Cycle d’Ea (Le) – T2 : L’Épée d’Argent
David Zindell
Fleuve Noir, SF / Fantasy, Rendez-Vous Ailleurs, roman, traduit de l’anglais (États-Unis), fantasy, 432 pages, juillet 2008, 24 €

Entouré de ses six compagnons, Valashu Elahad, le fils du roi de Mesh, poursuit la quête de la Pierre de Lumière, la gelstei d’or. Mais cette recherche les conduit sur les terres de Morjin, un sorcier qui veut dominer tout Ea. Ses pouvoirs sont immenses et son nom inspire la crainte.
Mais, pour le salut d’Ea, le groupe trouvera le courage de pénétrer au cœur des montagnes blanches abritant l’antre du Dragon Rouge.


Né dans l’Ohio en 1952, David Zindell vit aujourd’hui dans le Colorado. Avant le présent cycle de fantasy (8 tomes annoncés), seuls deux romans de science-fiction, « Inexistence » et sa suite « Danlo », ont été traduits en français.

Second tome du cycle d’Ea, « L’Épée d’Argent » poursuit « Le Neuvième Royaume » et achève la quête de la Pierre de Lumière.
L’histoire est racontée du point de vue de Valashu Elahad. Ici, l’auteur nous épargne les survols elliptiques des évènements et ne multiplie pas les trames narratives, ce dont beaucoup abusent sans avoir le talent pour se le permettre. David Zindell se cantonne à son héros principal, auquel il s’attache jour par jour dans les bons moments comme dans les mauvais.
Les batailles ne sont pas édulcorées, le sang coule et les ennemis meurent à tour de bras. Et les combats sont nombreux et bien orchestrés ! Les terres traversées par les sept compagnons pullulent de dangers et seuls le courage et l’amitié leur permettent de poursuivre cette quête que beaucoup croient impossible.
L’auteur n’hésite pas à remettre assez vite en question le groupe des sept, un des membres succombe et devient une arme aux mains du comte Elanu. Il est remplacé, mais une fois le but atteint, l’équipe se sépare.
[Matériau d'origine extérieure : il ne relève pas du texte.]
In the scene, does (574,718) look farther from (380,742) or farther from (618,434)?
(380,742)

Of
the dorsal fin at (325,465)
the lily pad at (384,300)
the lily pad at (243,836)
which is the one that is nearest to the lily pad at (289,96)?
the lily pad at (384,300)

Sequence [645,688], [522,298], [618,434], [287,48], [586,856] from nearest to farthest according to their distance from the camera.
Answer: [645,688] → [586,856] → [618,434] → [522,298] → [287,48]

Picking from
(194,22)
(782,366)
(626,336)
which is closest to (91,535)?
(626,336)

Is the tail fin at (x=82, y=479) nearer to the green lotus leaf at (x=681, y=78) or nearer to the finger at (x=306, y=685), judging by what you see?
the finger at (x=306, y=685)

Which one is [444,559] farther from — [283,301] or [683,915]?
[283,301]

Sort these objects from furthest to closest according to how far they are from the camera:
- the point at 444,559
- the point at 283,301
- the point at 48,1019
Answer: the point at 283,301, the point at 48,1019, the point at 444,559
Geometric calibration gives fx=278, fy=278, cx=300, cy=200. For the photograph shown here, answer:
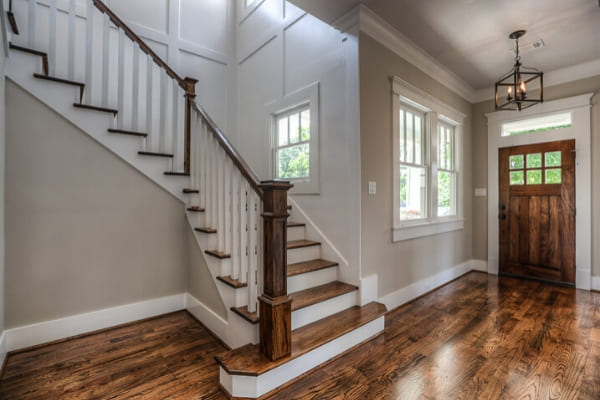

Au détour des lignes, on découvre que les Galadins seraient des archanges, Morjin, un ange déchu et la Pierre des Étoiles, nous rappelant bien sûr le Saint Graal, serait censée éveiller la nature angélique au fond de chacun. Le terrain ne nous est donc pas inconnu et, par moments, on ne peut s’empêcher d’avoir un sentiment de déjà-vu, ce qui est d’ailleurs très fréquent en fantasy.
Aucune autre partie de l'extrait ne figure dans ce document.